§ EXTRAIT CHOISI:
——
D’ailleurs, je vais le dire tout de suite : je comprends totalement les choix de l’Arcom de ne pas avoir reconduit les deux chaînes en question, et je les trouve très justifiés. Mon seul regret étant qu’à mes yeux, une troisième chaîne aurait dû connaître le même sort… mais bon, c’est déjà rassurant de voir que le PAF n’est pas gravé dans le marbre. Après tout, on aurait très bien pu rester au statu quo, de peur de ne vouloir rien changer.
Bref, mon but ici est d’expliquer pourquoi, de mon point de vue, la décision de l’Arcom de ne pas reconduire C8 et NRJ12, au profit de deux nouvelles chaînes, était justifiée.
Mais avant de commencer, quelques précisions :
- Pendant tout l’article, je précise que, lorsque je parle de l’arrêt de C8 et NRJ12, je parle de leur non-reconduction sur la TNT, et non d’une décision de fermer purement et simplement les chaînes en question, qui auraient pu continuer à émettre par d’autres moyens. C’est important, car ici, la question concerne la justification du maintien des chaînes sur la TNT, ressource publique en grande partie sous la responsabilité de l’Arcom, et à destination du grand public. Pas l’existence des chaînes elles-mêmes.
——
§ OBJECTIF ÉNONCÉ 1:
Dans les rangées, recopiez les lignes allant de celle qui contient « How great is » jusqu'à la fin, en substituant « sharp rock outcrop » à « jagged rock outcrop » sans rien modifier d'autre.

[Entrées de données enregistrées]
——
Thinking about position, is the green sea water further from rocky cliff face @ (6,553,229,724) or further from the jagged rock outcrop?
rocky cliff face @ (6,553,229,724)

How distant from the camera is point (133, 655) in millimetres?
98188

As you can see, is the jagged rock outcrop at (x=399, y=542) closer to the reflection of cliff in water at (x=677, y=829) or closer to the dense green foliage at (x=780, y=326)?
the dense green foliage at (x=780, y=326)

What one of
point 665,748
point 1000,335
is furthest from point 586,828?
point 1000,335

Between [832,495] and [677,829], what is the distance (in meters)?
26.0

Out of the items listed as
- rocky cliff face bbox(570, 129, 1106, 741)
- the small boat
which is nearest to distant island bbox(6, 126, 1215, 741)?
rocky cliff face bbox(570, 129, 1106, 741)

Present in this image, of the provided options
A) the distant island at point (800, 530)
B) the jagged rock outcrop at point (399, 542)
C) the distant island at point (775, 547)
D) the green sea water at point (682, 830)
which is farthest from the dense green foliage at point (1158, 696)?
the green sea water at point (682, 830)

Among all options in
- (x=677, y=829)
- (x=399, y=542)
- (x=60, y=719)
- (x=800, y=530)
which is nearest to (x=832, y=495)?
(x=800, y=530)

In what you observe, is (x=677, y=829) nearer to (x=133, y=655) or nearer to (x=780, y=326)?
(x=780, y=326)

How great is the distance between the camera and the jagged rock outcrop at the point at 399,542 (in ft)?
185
——
§ OBJECTIF ÉNONCÉ 2:
D'après l'extrait, quelles sont les deux chaînes que l'Arcom a décidé de ne pas reconduire sur la TNT ?

§ SOLUTION DE LA TÂCHE 1:
How great is the distance between the camera and the sharp rock outcrop at the point at 399,542 (in ft)?
185

§ SOLUTION DE LA TÂCHE 2:
C8 et NRJ12.